Aim ▸
Exactly as written, transcribe the lines that run from the one containing "How far is (x=247, y=534)" to the end of the records below.

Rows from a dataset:
>> Begin
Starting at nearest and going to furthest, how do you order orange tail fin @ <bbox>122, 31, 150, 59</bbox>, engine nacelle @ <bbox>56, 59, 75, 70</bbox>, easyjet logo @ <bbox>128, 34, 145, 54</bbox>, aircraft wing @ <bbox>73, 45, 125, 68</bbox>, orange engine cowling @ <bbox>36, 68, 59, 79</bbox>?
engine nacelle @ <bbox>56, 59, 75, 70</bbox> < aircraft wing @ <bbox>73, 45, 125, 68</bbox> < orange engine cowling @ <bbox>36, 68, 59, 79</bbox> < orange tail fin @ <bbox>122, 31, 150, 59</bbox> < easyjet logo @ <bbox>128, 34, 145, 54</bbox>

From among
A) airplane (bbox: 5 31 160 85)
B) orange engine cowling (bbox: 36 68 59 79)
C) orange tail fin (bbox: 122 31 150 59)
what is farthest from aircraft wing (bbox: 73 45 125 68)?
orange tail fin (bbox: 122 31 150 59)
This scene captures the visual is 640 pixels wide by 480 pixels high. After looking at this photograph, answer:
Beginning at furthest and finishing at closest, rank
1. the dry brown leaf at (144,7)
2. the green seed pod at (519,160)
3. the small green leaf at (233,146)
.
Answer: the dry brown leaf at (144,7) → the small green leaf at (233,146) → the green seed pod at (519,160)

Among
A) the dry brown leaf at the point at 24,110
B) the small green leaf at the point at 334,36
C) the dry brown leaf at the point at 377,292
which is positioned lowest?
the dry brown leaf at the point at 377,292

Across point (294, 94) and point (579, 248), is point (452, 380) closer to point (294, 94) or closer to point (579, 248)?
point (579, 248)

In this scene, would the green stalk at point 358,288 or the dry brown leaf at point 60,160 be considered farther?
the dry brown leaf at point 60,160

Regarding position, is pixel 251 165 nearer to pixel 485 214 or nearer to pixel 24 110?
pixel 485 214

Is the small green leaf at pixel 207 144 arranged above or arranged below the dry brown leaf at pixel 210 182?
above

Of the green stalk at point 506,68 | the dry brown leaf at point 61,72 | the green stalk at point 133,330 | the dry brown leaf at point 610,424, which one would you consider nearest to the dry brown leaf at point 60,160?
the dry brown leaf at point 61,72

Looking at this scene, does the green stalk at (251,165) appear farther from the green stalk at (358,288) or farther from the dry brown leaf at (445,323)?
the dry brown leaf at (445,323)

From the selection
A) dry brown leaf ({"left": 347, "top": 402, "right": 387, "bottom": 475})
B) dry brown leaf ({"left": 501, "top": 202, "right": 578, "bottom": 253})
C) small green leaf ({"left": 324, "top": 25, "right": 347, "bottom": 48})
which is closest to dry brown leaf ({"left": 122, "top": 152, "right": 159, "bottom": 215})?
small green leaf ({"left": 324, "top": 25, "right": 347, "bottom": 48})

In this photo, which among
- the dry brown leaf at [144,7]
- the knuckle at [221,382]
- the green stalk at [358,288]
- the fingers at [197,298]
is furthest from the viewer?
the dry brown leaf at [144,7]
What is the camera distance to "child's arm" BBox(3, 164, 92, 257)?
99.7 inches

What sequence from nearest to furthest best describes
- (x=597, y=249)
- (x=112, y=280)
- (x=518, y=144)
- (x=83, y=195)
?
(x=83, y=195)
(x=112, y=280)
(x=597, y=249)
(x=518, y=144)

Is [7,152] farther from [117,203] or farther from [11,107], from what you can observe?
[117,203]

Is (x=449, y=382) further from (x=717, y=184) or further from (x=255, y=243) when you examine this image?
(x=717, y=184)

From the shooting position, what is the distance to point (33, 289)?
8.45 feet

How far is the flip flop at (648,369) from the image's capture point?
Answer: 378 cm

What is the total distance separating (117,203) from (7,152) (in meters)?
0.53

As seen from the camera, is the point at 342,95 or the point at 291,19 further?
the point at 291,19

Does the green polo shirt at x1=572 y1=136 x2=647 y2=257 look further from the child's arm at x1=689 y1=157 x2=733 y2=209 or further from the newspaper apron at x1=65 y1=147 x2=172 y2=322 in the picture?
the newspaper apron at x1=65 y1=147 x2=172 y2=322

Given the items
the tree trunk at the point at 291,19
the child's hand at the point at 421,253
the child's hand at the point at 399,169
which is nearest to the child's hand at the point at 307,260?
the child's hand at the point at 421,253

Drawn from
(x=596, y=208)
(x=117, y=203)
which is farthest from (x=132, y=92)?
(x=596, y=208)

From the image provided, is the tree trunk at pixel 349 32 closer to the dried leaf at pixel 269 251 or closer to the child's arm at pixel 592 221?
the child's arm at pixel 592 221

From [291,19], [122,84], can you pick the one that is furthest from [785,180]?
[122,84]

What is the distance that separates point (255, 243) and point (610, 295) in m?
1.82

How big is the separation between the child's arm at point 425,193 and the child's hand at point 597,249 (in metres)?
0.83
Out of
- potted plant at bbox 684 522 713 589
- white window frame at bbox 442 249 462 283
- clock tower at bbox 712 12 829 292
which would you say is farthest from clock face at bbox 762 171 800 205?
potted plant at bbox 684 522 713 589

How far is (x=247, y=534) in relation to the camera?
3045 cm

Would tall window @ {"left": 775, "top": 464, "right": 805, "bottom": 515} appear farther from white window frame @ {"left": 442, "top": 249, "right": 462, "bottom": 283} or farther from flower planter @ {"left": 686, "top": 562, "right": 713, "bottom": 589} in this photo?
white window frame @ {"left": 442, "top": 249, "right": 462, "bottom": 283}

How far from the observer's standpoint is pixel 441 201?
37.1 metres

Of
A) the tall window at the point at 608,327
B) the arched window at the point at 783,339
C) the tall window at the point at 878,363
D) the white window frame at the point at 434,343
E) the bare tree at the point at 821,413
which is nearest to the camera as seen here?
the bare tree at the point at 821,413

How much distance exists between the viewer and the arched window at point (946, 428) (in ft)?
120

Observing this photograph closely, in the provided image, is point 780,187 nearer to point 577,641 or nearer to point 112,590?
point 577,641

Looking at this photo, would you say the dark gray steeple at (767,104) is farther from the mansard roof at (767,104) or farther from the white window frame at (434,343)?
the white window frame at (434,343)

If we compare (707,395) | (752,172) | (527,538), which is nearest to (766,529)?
>> End
Written answer ▸
How far is (x=247, y=534) in relation to the camera?
3045 cm

Would tall window @ {"left": 775, "top": 464, "right": 805, "bottom": 515} appear farther from white window frame @ {"left": 442, "top": 249, "right": 462, "bottom": 283} or farther from flower planter @ {"left": 686, "top": 562, "right": 713, "bottom": 589} in this photo?
white window frame @ {"left": 442, "top": 249, "right": 462, "bottom": 283}

How far from the observer's standpoint is pixel 441 201?
37.1 metres

Of
A) the tall window at the point at 608,327
B) the arched window at the point at 783,339
C) the tall window at the point at 878,363
D) the white window frame at the point at 434,343
E) the bare tree at the point at 821,413
which is nearest to the camera as seen here?
the bare tree at the point at 821,413

How much distance exists between the viewer and the arched window at point (946, 428) (in ft)?
120

Observing this photograph closely, in the provided image, is point 780,187 nearer to point 577,641 or nearer to point 112,590?
point 577,641

Looking at this photo, would you say the dark gray steeple at (767,104) is farther from the mansard roof at (767,104) or farther from the white window frame at (434,343)?
the white window frame at (434,343)

If we compare (707,395) | (752,172) | (527,538), which is nearest to (766,529)?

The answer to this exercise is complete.